- Archdiocese: Tokyo
- Diocese: Sendai
- Appointed: 8 December 2021
- Predecessor: Martin Tetsuo Hiraga
- Successor: Incumbent

Orders
- Ordination: 23 April 1994
- Consecration: 19 March 2022 by Tarcisio Isao Kikuchi

Personal details
- Born: 23 September 1964 (age 61) Enrile, Cagayan, Philippines
- Denomination: Roman Catholic
- Motto: 心も思いも一つに Kokoro mo omoi mo hitotsu ni Cor unum et anima una ("One Heart and One Mind") Acts of the Apostles 4:32
- Coat of arms: Edgar C. Gacutan's coat of arms

= Edgar Gacutan =

Catholic prelate

Edgar Cuntapay Gacutan is the bishop appointed by the Holy See to the Diocese of Sendai, Japan. He is the first Filipino bishop to be appointed in Japan.

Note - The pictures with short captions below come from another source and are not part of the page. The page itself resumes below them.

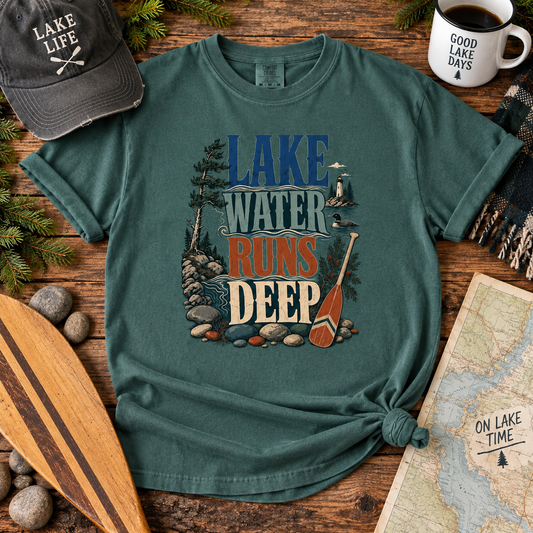 T-shirt Lake Water Runs Deep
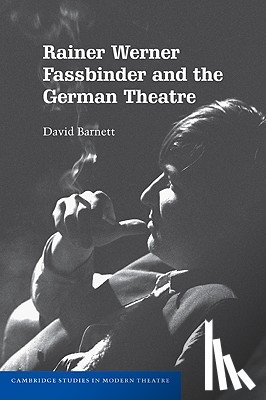 Barnett, David (University College Dublin) - Rainer Werner Fassbinder and the German Theatre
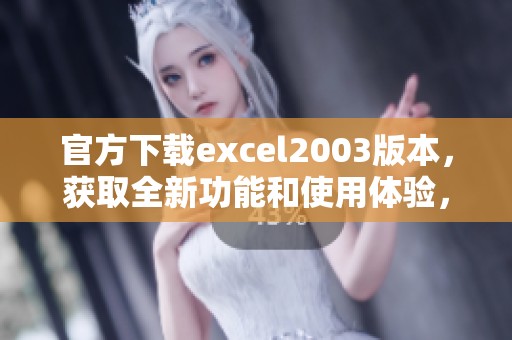官方下载excel2003版本，获取全新功能和使用体验，迅速提升办公效率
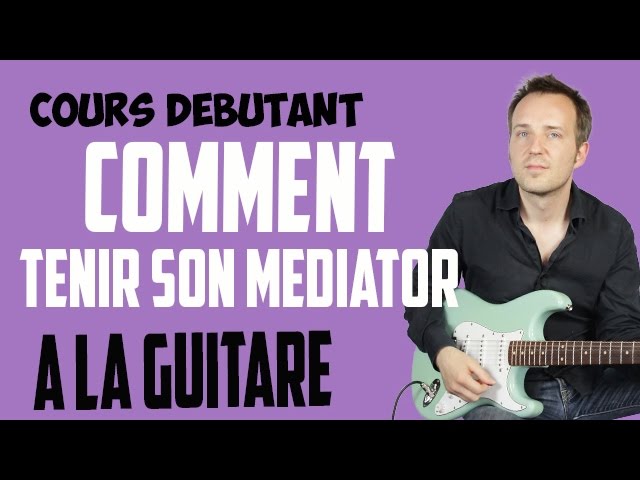 Jouer avec un mediator - Cours de guitare GRATUIT - Yooplay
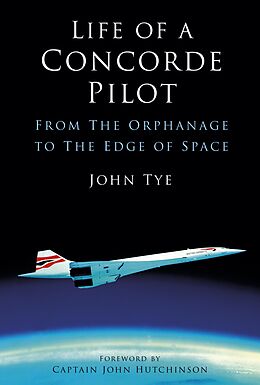 E-Book (epub) Life of a Concorde Pilot von John Tye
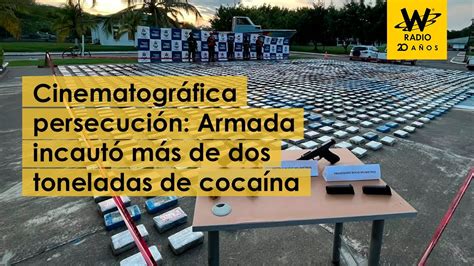 En Persecución Armada Incautó Más De Dos Toneladas De Cocaína Youtube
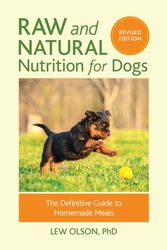 Cover Art for 9781583949474, Raw and Natural Nutrition for Dogs, Revised: The Definitive Guide to Homemade Meals by Lew Olson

== Early life and education ==
Edgar was born in Enrile, Cagayan, Philippines, on 23 September 1964. Edgar attended the St. Louis University in Baguio from 1981 to 1985 where he obtained a degree in philosophy. He would take theology at the Maryhill School of Theology in Manila from 1986 to 1989. He moved to Japan in February 1990 as a seminary student and after his internship in Japan. He returned to Manila to complete his theological studies.

==Career==
=== Priesthood ===
On 23 April 1994, Gacutan was ordained a priest for the Congregation of the Immaculate Heart of Mary. After his ordination, he was sent back to Japan. He served as an assistant pastor in Kongo church, Osaka. He was part of the team ministry in Osaka for six years. He was appointed superior of the Japanese CICM Province in 2004 and served the role until 2012.

From January 2014 to March 2017, Gacutan was assigned in Sendai and dealt with the victims of the 2011 Tōhoku earthquake and tsunami as part of his missionary work.

Gacutan would then be assigned to the Matsubara Catholic Church in Setagaya ward in Tokyo.

=== Episcopate ===
Gacutan was appointed bishop of the Roman Catholic Diocese of Sendai by Pope Francis on 8 December 2021 becoming the first Filipino to become a bishop for Japan. He was consecrated by Tarcisio Isao Kikuchi on 19 March 2022.